I can’t tell him those things just yet. He’d never look at me the same way again if I told him about the events that happened in my life five years ago. So I go for a diversion tactic. “For this to be an arrangement based on sex, we sure do cover some deep shit.”
“Don’t do that, Erin. Please.”
“Do what?”
“Push me away. Let me help you get through this,” he pleads.
“I’m working on it. Opening up more, I mean.” That’s about all I can promise him right now.
The way he touches me this time feels differently from any of the previous moments we’ve had before. He kisses my lips gently as he enters me. We don’t make a marathon of thrusts, grunts, and gasps out of our sex this time. Alek and I are no longer at war. Sharing our bodies becomes more of a need, a desire to experience something beyond the physical. Even the orgasm that rocks through my body rushes through the core of my soul, my heart.
After I stop trembling, Alek comes next. As his body vibrates, I wrap my legs around him and massage his back. I kiss him as eagerly as he has done for me and do my best to keep from hiding all of myself as he stares into my eyes.

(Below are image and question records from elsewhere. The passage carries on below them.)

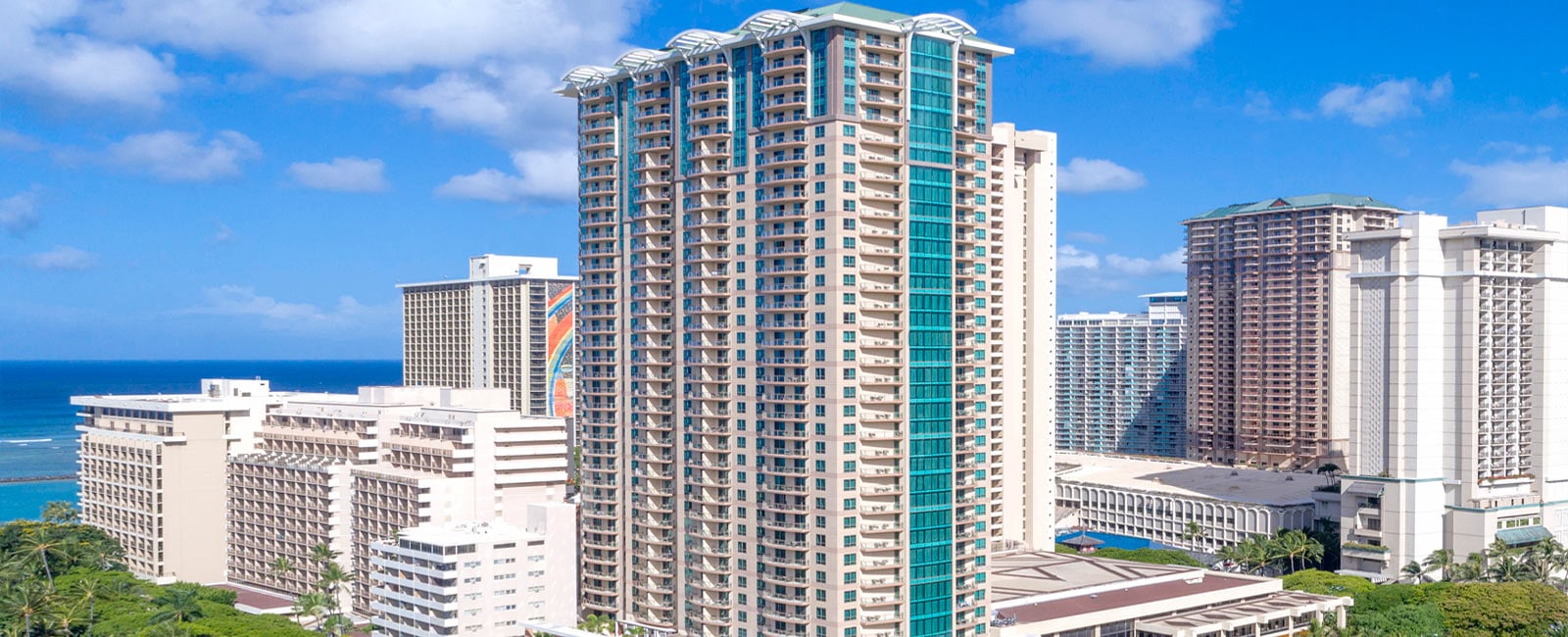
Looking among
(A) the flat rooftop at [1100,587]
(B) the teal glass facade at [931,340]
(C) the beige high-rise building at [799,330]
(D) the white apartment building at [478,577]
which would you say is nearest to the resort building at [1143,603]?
(A) the flat rooftop at [1100,587]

I still can’t shake the feeling that he’s searching for something with the way he glances into my eyes. And he still hasn’t told me which part of his awful story fuels his nightmare, the one where he cries out in his sleep, asking for someone to save ‘her’.
Don’t kid yourself, Erin.
I know what he searches for in my eyes. He wants to know that I trust him. For Alek, the word means everything. Tonight, I learned about a terrible part of his past. I hate that I’m not able to do the same thing for him just yet. I can’t tell him about what I did five years ago.
Eventually, I will. Or I think I will. It just won’t happen tonight. There’s one thing I’ve figured out in all of this, though. Alek’s happiness means the world to me. And why is that? Even Rightous Me knows the answer to that question.
Because you’re falling for him.
* * *
Sitting in La Scala’s VIP section, we get the best view of Alek when he steps out to the podium. Luca, Carla, Rafe, and yes, Adriana sits to my left. By now, the word has gotten around that I’m the new woman in the great Maestro’s life. I don’t usually mess around with gossip columns, but Selene calls almost every day to tell me about an article she saw describing Alek Dostov’s latest plaything, a designer from an up and coming label called Black Butterfly. Hey, whatever they want to believe let them do it.
The more gossip we have, the more publicity there’ll be for Black Butterfly. And then Rafe and Luca won’t have to worry about anyone buying out everything we’ve worked so hard to create.